Die Dänen, die sich bei der europäischen Vereinigung so unelegant quergelegt haben, ließen auch Theo Albrecht gegenüber die Muskeln spielen. Dänische Zeitungen schockierten Anfang 1984 ihre Landsleute mit Schlagzeilen wie »Das ist der Deutsche, der euch beherrscht«. Der Anlaß war eine Untersuchung des Kopenhagener Monopolaufsichtsamtes, das festgestellt hatte, der deutsche Lebensmittelgigant habe nach fünf Jahren Dänemark-Präsenz bereits einen Marktanteil von fünf Prozent (und einen Umsatz von 200 Millionen Mark).
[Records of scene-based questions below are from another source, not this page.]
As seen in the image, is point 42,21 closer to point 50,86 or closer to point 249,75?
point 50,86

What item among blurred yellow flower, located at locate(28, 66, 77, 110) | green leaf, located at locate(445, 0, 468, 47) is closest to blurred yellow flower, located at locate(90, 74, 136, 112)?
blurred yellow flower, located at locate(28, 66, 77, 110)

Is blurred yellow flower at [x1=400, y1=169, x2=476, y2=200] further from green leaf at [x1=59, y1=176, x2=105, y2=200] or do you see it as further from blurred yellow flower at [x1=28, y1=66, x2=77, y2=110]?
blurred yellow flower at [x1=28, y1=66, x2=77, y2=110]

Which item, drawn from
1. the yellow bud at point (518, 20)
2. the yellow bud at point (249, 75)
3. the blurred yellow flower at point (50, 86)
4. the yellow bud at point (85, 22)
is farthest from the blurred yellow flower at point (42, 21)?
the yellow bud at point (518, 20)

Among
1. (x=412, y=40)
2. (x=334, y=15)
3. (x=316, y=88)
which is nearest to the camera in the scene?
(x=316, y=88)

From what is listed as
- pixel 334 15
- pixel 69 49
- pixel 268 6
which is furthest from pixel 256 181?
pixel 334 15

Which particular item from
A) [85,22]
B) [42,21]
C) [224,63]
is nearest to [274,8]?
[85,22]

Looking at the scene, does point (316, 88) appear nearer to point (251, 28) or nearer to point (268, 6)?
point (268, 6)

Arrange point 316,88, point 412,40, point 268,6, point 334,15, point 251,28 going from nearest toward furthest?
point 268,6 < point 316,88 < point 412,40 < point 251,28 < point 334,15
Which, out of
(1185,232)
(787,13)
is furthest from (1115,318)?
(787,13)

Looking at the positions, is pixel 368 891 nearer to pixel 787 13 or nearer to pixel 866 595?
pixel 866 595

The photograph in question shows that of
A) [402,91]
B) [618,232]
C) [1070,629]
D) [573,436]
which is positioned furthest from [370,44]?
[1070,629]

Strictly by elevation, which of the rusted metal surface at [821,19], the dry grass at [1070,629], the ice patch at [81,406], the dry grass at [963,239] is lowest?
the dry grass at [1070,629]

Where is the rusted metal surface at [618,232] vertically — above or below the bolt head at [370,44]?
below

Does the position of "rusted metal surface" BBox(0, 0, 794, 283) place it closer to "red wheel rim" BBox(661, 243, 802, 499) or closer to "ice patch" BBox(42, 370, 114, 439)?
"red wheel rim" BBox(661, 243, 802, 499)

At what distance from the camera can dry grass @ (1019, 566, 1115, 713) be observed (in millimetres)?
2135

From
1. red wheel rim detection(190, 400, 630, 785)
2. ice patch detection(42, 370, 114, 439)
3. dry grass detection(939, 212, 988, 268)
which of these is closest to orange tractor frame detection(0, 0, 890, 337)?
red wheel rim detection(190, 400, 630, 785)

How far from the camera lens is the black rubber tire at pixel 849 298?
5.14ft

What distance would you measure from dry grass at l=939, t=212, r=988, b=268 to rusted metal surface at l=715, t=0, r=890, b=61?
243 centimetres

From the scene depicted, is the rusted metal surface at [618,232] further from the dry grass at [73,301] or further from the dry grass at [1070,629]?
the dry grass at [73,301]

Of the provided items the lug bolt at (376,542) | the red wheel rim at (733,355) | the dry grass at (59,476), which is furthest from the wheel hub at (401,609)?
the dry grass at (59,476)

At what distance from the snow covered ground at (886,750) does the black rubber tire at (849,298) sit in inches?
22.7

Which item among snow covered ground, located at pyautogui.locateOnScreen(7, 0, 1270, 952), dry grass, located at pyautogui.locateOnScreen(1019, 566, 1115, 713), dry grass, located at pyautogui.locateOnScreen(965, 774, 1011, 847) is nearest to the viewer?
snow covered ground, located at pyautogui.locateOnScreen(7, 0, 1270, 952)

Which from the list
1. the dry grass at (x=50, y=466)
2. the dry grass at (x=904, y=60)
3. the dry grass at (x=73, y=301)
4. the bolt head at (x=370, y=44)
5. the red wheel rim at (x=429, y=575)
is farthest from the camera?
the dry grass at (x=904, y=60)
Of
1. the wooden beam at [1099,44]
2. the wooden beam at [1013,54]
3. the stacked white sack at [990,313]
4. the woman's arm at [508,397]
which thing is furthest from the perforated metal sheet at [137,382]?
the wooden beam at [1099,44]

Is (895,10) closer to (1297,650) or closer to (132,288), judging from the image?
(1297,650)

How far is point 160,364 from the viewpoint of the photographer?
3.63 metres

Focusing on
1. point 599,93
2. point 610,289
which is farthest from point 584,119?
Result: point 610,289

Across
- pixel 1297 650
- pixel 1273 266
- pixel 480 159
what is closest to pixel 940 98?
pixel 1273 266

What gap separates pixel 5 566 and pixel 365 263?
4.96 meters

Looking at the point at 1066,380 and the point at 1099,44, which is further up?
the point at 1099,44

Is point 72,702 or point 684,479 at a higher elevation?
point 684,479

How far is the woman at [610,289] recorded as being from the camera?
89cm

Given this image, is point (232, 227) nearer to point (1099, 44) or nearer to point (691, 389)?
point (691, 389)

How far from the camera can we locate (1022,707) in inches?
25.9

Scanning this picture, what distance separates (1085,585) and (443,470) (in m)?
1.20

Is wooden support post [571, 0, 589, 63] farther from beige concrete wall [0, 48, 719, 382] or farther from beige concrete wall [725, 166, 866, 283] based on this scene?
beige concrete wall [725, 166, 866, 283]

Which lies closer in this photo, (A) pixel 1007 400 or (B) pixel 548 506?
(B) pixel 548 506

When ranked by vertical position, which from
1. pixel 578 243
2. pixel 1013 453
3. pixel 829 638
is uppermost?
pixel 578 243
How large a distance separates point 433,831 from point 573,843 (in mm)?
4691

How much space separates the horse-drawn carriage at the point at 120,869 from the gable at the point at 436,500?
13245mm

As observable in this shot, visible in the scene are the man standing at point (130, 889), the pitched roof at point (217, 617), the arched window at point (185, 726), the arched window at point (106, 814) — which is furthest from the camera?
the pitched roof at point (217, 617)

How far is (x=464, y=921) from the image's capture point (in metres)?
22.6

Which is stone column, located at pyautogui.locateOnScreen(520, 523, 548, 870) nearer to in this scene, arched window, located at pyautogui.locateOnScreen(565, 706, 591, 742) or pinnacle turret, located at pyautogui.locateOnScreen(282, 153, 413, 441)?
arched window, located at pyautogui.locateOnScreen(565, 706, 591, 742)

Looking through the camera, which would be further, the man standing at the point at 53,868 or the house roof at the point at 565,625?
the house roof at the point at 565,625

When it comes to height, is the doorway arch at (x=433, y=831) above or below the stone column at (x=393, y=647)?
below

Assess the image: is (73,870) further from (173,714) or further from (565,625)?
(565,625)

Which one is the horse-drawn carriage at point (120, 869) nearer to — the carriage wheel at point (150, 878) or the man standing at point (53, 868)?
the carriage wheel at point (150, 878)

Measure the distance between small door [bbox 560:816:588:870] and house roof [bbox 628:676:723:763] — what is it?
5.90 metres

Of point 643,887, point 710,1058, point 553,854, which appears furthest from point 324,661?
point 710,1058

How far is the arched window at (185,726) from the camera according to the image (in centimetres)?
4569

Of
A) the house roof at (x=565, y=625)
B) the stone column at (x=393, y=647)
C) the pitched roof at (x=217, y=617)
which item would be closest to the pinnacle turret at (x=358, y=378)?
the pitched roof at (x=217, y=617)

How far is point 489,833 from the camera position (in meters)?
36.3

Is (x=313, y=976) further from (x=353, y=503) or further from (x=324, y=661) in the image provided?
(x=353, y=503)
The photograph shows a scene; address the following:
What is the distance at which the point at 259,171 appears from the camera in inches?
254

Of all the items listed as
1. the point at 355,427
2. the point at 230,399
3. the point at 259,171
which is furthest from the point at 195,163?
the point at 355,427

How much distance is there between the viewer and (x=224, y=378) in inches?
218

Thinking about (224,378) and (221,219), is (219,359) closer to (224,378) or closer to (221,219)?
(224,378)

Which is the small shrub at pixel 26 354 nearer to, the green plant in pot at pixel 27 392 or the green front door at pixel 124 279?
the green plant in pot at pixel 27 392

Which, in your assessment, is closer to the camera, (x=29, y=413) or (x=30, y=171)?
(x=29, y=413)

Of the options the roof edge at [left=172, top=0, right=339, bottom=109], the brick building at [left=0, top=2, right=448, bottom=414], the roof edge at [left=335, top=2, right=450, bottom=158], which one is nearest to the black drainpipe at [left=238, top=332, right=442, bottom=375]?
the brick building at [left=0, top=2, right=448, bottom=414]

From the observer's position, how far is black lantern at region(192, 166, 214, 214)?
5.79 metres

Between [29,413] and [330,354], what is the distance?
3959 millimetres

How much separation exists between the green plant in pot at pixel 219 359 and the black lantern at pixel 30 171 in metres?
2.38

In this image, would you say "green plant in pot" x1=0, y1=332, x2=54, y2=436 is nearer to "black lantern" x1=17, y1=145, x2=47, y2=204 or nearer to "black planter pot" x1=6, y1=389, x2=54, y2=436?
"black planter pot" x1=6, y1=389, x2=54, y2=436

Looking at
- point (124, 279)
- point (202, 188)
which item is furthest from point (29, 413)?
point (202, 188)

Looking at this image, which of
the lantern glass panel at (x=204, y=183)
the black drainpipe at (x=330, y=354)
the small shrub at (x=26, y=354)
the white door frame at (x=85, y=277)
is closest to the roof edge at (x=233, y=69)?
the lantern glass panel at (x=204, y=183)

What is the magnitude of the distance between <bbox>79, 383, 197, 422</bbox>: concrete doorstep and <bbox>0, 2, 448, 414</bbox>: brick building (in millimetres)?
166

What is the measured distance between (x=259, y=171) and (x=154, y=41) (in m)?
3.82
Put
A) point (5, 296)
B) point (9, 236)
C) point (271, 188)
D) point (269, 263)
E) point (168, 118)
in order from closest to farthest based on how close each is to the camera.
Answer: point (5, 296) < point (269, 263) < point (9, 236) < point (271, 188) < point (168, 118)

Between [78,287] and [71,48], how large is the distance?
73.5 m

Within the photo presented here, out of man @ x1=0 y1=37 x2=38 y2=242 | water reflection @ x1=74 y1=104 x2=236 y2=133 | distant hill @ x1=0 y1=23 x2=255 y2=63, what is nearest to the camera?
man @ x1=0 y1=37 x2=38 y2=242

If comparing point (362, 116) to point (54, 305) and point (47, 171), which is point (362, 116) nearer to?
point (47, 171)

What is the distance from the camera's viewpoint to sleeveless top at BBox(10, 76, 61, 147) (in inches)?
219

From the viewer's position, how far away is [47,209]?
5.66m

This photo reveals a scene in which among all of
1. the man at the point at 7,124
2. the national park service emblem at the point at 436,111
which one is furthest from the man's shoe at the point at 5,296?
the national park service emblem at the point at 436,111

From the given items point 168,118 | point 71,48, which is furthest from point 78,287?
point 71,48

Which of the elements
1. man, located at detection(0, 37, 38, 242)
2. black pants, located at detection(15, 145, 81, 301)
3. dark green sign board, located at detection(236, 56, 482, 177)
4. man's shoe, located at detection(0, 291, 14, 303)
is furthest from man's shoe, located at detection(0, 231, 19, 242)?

Theo reagierte gelassen – und preiswert. Er ließ auf die Fenster der dänischen Aldi-Filialen – von Schaufenstern zu sprechen, wäre übertrieben – Plakate folgenden Inhalts kleben: »Aldi versteht sich in Dänemark als dänisches Unternehmen.« Punkt. Und wem das nicht reichte, sah sich auf eine Erklärung Theo Albrechts verwiesen, der den Dänen bedeutete, ihre immensen Exporterfolge Richtung Deutschland hingen nicht zuletzt ursächlich mit Aldis segensreichem Wirken dortselbst zusammen.
Man muß vielleicht in diesem Zusammenhang an Image-Reparatur-Kampagnen der jüngeren Vergangenheit denken, um ermessen zu können, mit welch unterkühlter Nonchalance (oder nennen wir es Abgebrühtheit) der Discountkönig solche Invektiven an sich abtropfen ließ. Was hat der Öl-Multi Shell nicht alles unternommen, um sein durch die Ausbeutung des nigerianischen Ogoni-Landes arg ramponiertes Image wieder aufzupolieren? In wie schlechtem Licht stand der Konzern da, als der regimekritische Dichter Ken Saro-Wiwa von eben jenen Zeloten hingerichtet wurde, mit denen Shell seit Jahrzehnten gute Geschäfte gemacht hatte? Da wurden deutsche Journalisten flugs hinein ins dunkle Herz Afrikas geflogen. Man setzte ihnen ein paar Potemkinsche Dörfer und einen Haufen wohlmeinender Einheimischer vor Laptops und Kameras. Die Berichte waren entsprechend. Dazu ganzseitige Anzeigen in sämtlichen großen deutschen Blättern, Reinwasch-Interviews mit dem Vorstandsvorsitzenden – genau wie im Falle Greenpeace versus Shell. Und obwohl die Greenpeace-Truppe im Kampf um Brent Spar die Gefahr, die von der schwimmenden Ölplattform ausging, deutlich übertrieben hatte, erlitt der Ölkonzern einen erheblichen Image- und Umsatzeinbruch. Bei Aldi erscheint eine solche mediale Bußaktion ganz ausgeschlossen. Red nicht, kauf, das ist die Botschaft; und wer sich beschwert, ist selber schuld.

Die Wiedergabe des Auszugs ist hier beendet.